Защитник не действовал на нервы слушателей ч присяжных. Он не впадал в мелодраму и очень коротко охарактеризовал Трамбецкого как честного и порядочного человека. Зато он не пощадил Валентину.
После речи изящного молодого прокурора речь защитника была очень приятным разнообразием для публики. О Трамбецком все как будто забыли и только вспомнили, когда председатель обратился к нему с вопросом, не желает ли он что-нибудь сказать?
Трамбецкий поднялся и сказал:
— Мне нечего говорить. Защитник все сказал.
— Быть может, вам будет угодно представить какие-нибудь доказательства вашей невиновности?

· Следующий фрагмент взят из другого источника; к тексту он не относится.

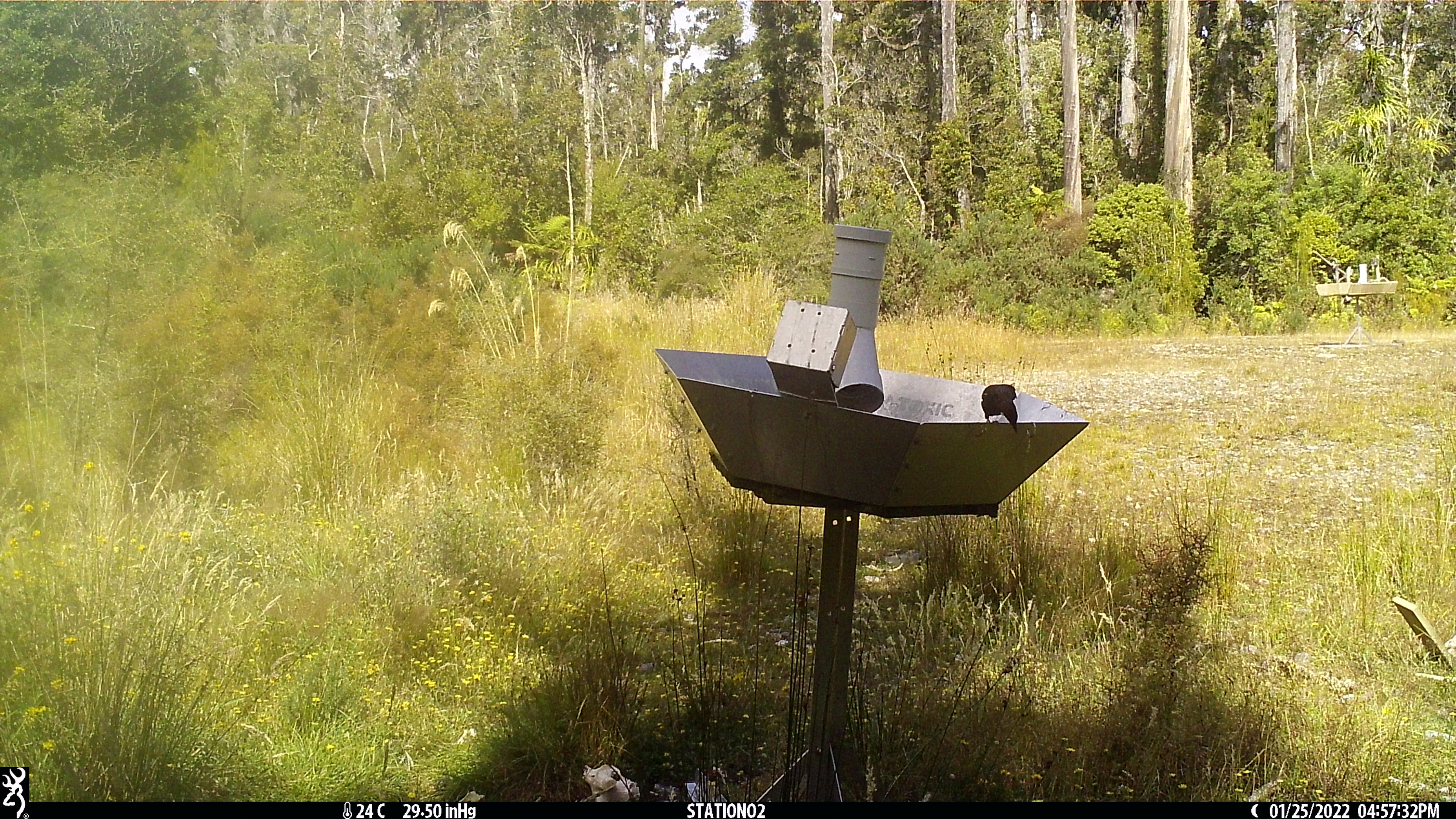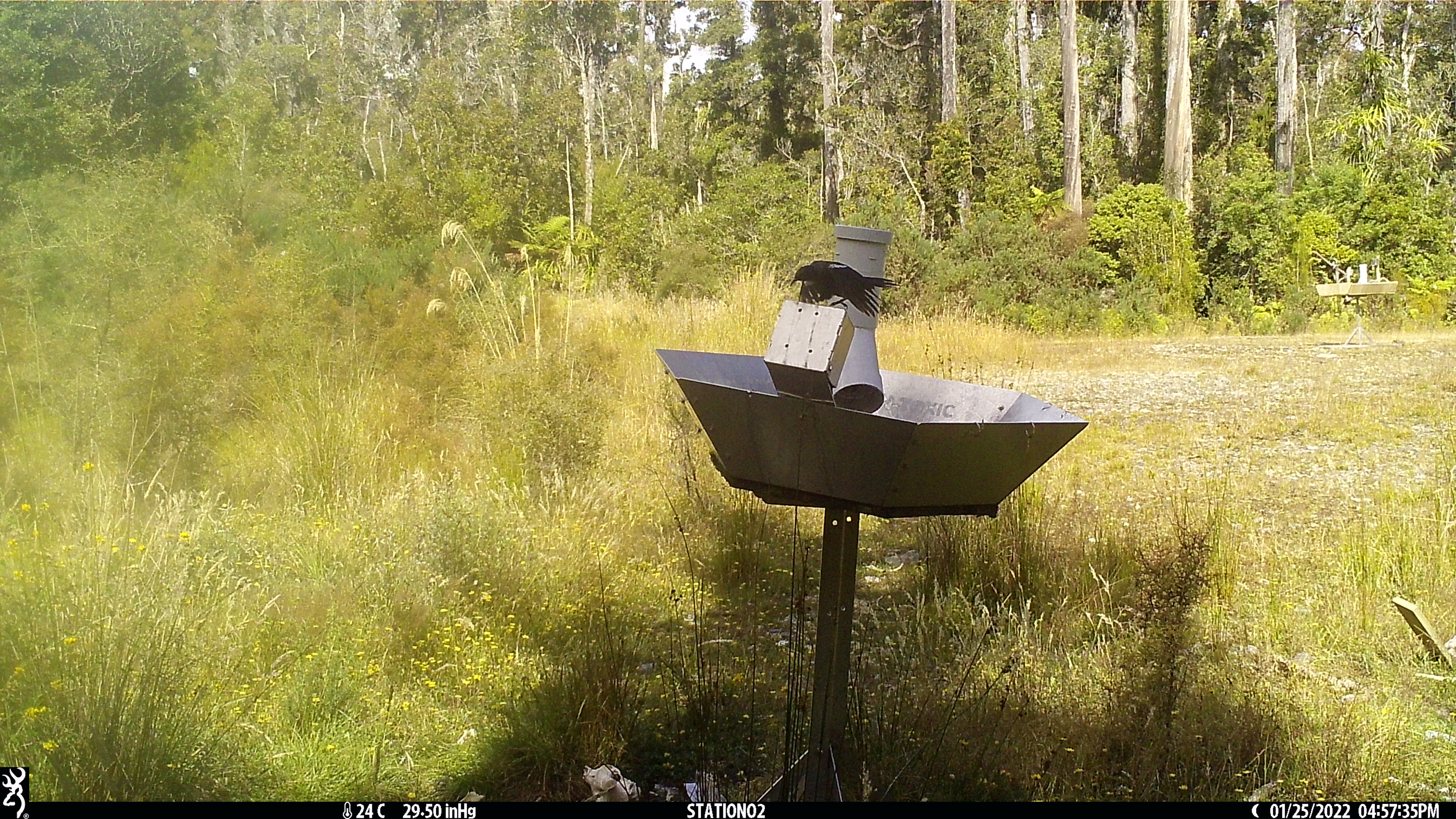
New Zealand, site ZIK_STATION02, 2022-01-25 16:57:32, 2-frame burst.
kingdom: Animalia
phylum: Chordata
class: Aves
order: Passeriformes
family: Meliphagidae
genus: Prosthemadera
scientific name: Prosthemadera novaeseelandiae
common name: tui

— Я невинен! Вот все, что я могу сказать, а затем дело присяжных решить по совести.
Когда присяжные удалились для совещания, только и было разговора, что о речах, да о том, обвинят или оправдают. Большинство все-таки полагало, что обвинят. Дамы сравнивали двух судебных светил с Фаустом и Мефистофелем. Прокурор был Фаустом, а защитник — Мефистофелем.
Когда опять Трамбецкий вошел в залу суда, то он совсем упал духом. Ему казалось, что он услышит роковое: «Да, виновен».
Торжественно, один за одним прошли присяжные заседатели из совещательной комнаты, и старшина вручил председателю ответы на вопросы.
В зале воцарилась могильная тишина. Публика, до этого равнодушная к подсудимому, будто прониклась торжественностью минуты. Все точно поняли, что должен переживать в эту минуту подсудимый, и взглядывали на изможденного, исхудалого неудачника, дожидавшегося решения.
Евдокия совсем побледнела и с трепетом ждала чтения. Петр Николаевич Никольский сидел угрюмый, а Прасковья Ивановна утирала слезы, заранее оплакивая бедного человека. Даже Евгений Николаевич насупился и ждал приговора с некоторым нетерпением. Он знал, что Трамбецкий невинен.
Но вот старшина заседателей стал читать первый вопрос… Трамбецкий пристально смотрел ему в лицо. По выражению лица он хотел узнать решение. Секунды казались ему вечностью.
— Нет, невиновен! — послышался отчетливый голос старшины.
Крик радости раздался наверху. Это вскрикнула Прасковья Ивановна. С Евдокией сделался обморок. Один Трамбецкий только не выразил особенной радости. Он крепко пожал руку защитника, но говорить не мог.
Через полчаса Трамбецкий уже был у Никольского и, обнимая Колю, зарыдал. Прасковья Ивановна давно утирала слезы, да и сам Никольский поторопился выйти в другую комнату.
— Теперь, Коля, ничто нас не разлучит…
— Мы уедем отсюда, папа, да?
— Уедем, уедем, родной мой, и как можно скорей. Петр Николаевич — наш друг — обещал мне… Мы будем жить в деревне… Там так хорошо…
Трамбецкий вдруг улыбнулся какой-то скорбной улыбкой и схватился за грудь…
— Папа, папочка… что с тобой?.. папа! — крикнул мальчик.
— Ничего… не бойся… Это пройдет… Мы уедем… там…
Он больше продолжать не мог. Кашель душил бедного человека.
Никольский уложил его на диван; начался пароксизм лихорадки.
— Александр Александрович, что с вами? Вам нехорошо?
— Неужели ж… мне уже пора умирать?.. Теперь, когда впереди жизнь с Колей… Нет… это было бы ужасно!.. — отчаянно проговорил старый неудачник, беспомощно прижимая руки к груди.
Никольский его утешал, а сам, глядя на Трамбецкого, думал, что не жилец он на свете.
К ночи Трамбецкому сделалось хуже. Приехал доктор и так угрюмо покачал головой, что Никольский тихо спросил:
— Разве он так плох?
— Совсем плох… Дни его сочтены! — проговорил доктор.
Коля ничего этого не знал и осторожно заглядывал в комнату, где лежал отец.
— Папа… Тебе лучше?..
— Лучше, лучше, милый мой!.. — шептал отец, и горячие слезы лились из его глаз…
— Ты, Коля, не беспокой папу. Ему заснуть надо! Да и тебе пора спать! — проговорил Никольский.